Lower doses of oral NSAIDs are safer to use than the maximum recommended while still providing a clinically meaningful benefit to patients with osteoarthritis, an analysis of 90 active treatment regimens has found.
The research, which included 192 trials and 102,829 participants taking NSAIDs, COX-2 inhibitors, opioids and paracetamol compared different preparations of treatments for knee and hip osteoarthritis pain and physical function to assess whether they were safe and effective at their lowest possible doses.
The findings, published in The BMJ, revealed that diclofenac 150 mg/day and etoricoxib 60 mg/day were the most effective oral NSAIDs for osteoarthritis pain. However, the researchers said their use is “probably not appropriate in the presence of comorbidities” or in the long term, “given the mild increase in the risk of adverse events for both drugs”.
Among topical treatments, diclofenac had the largest effect on pain and physical function (regardless of dose). The lowest dose (70-81 mg/day) had a 92% probability of having a minimum clinically relevant improvement on pain, with a better safety profile than oral diclofenac, and thus” should be considered as first line pharmacological treatment for knee osteoarthritis”, the researchers noted.
However, the data showed that opioids and paracetamol have “a significantly smaller effect on knee or hip osteoarthritis pain and physical function”, with an increased risk of harm compared with oral and topical NSAIDs. Even when patients receive lower doses of non-tramadol opioids, they are up to 13 times more likely to interrupt treatment due to adverse events, and up to 10 times more likely to experience any type of adverse events compared with oral placebo, the authors said.
The researchers concluded that their results showed that lower doses of oral NSAIDs “have more favourable safety profiles than maximum recommended daily doses” while still maintaining a high probability of treatment effect in the treatment of hip and knee osteoarthritis pain.

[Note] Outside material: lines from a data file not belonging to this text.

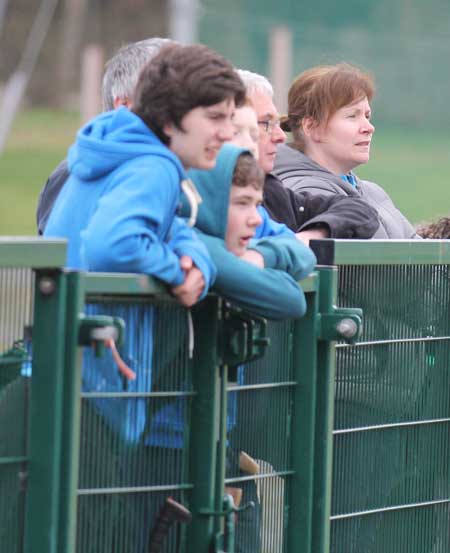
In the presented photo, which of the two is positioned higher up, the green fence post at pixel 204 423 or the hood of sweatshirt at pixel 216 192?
the hood of sweatshirt at pixel 216 192

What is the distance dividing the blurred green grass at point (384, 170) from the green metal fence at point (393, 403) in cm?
1707

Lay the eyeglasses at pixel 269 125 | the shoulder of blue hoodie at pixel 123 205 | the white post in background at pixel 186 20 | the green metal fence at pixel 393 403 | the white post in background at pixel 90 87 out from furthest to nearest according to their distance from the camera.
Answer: the white post in background at pixel 90 87 → the white post in background at pixel 186 20 → the eyeglasses at pixel 269 125 → the green metal fence at pixel 393 403 → the shoulder of blue hoodie at pixel 123 205

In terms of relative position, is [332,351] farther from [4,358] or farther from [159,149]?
[4,358]

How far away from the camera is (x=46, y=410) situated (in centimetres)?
320

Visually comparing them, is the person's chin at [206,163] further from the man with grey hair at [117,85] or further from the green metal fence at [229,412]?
the man with grey hair at [117,85]

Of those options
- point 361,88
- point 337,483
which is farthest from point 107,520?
point 361,88

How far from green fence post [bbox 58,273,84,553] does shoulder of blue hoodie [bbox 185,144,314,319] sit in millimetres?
404

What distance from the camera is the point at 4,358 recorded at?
321 centimetres

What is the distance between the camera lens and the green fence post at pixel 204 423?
137 inches

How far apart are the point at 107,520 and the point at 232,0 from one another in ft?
64.9

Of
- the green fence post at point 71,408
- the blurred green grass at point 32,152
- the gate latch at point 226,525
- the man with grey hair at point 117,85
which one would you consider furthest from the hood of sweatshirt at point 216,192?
the blurred green grass at point 32,152

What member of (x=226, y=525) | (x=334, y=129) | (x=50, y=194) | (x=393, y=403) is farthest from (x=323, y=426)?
(x=334, y=129)

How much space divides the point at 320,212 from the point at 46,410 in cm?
164

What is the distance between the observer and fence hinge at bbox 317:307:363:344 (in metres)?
3.82
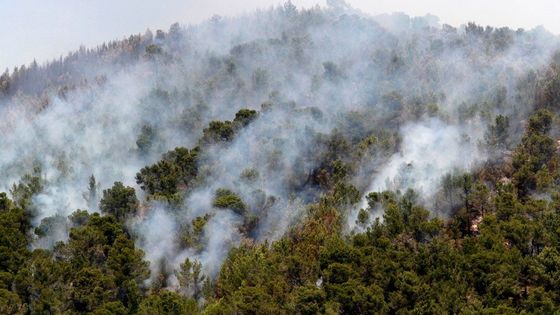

However, they also cautioned that “the potential benefits of these interventions must be carefully weighed against potential harms for each individual patient because the presence of comorbidities or long term use might increase the risk of serious adverse events.”
They also noted that physicians could use the results of their analysis “to identify the lowest doses of different drug preparations that are effective and safe when first prescribing treatment, as generally recommended by current clinical practice guidelines.”